The fact is, on the whole, state and local tax collections set a new record in 2020. Plus in 2020 we sent more than $500 billion to states and local governments for COVID relief. And last month, the Democrat spending bill gave them another $350 billion.

To add insult to injury, we sent these billions to transit agencies without requiring them to implement any reforms. The financial woes of many big-city transit agencies pre-date COVID and are tied to chronic financial mismanagement.

For example, New York City’s MTA, the country’s largest transit agency, has been mismanaged for years. It’s had mounting debts—with its long-term debt tripling, from 2000 to 2019, to over $35 billion. In 2019, MTA projected enormous budget deficits, reaching $1 billion in 2022. And since 2014, it’s had $7 billion in questionable and suspicious overtime expenses.

This February, MTA was finally close to making reforms to address its chronic problems. But then Democrats threw more money at MTA, and, lo and behold, MTA’s proposed reforms went away. MTA’s problems haven’t been fixed—they’ve just been kicked down the road, courtesy of the U.S. taxpayer.

Now the Biden administration wants another $85 billion for transit as part of a wasteful, multi-trillion dollar welfare and infrastructure bill. Let’s consider how excessive this is. If we pass the Biden bill, along with the transit funding extension that is being contemplated here, and combined it with the $82 billion we provided over the last year, we could, based on 2019 Census data, buy every transit commuter in America a $30,000 car.

Mr. Chairman, I’m glad you’re holding a hearing on FAST Act reauthorization. Because we should be talking about how to reform our existing transit funding system. We should certainly be doing that rather than thinking about spending another $85 billion on transit.

In doing so, we should be guided by sensible principles that will protect taxpayer dollars from misuse, including: prioritizing maintaining existing systems rather than expanding with the hope that there will be demand; ensuring state and local governments pay their fair share and are accountable; removing useless regulations that delay projects and increase costs; reforming planning requirements that otherwise lock local governments into rigid, long-term system expansions; paying for infrastructure improvements responsibly, including addressing the insolvency of the Highway Trust Fund, and limiting transit’s share of the Highway Trust Fund expenditures to the long standing level of 20 percent.
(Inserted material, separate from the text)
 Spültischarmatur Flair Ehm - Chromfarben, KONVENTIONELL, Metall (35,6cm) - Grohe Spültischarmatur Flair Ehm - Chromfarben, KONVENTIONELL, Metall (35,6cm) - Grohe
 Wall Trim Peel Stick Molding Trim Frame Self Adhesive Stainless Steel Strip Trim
Importantly, we need to ask, does mass transit continue to make sense in every U.S. city at its current scale?

Today, we will hear from two witnesses how we can take a more thoughtful approach to funding transit than just throwing money at it. Baruch Feigenbaum is a transportation expert at the Reason Foundation. He will testify that transit systems and lawmakers must adjust to the shifting work and transportation trends accelerated by the COVID pandemic.

We will also hear from David Ditch, a budget and transportation expert at the Heritage Foundation. He will testify that the transit funding in the recent Democrat spending bill bailed out chronically mismanaged big city transit agencies.

This year, Congress should come together to responsibly reauthorize the FAST Act, while reducing wasteful, outdated, and duplicative spending. I hope my Democratic colleagues will follow that path of cooperation rather than ramming through another partisan spending bill that wastes taxpayers dollars on transit bailouts and other liberal priorities.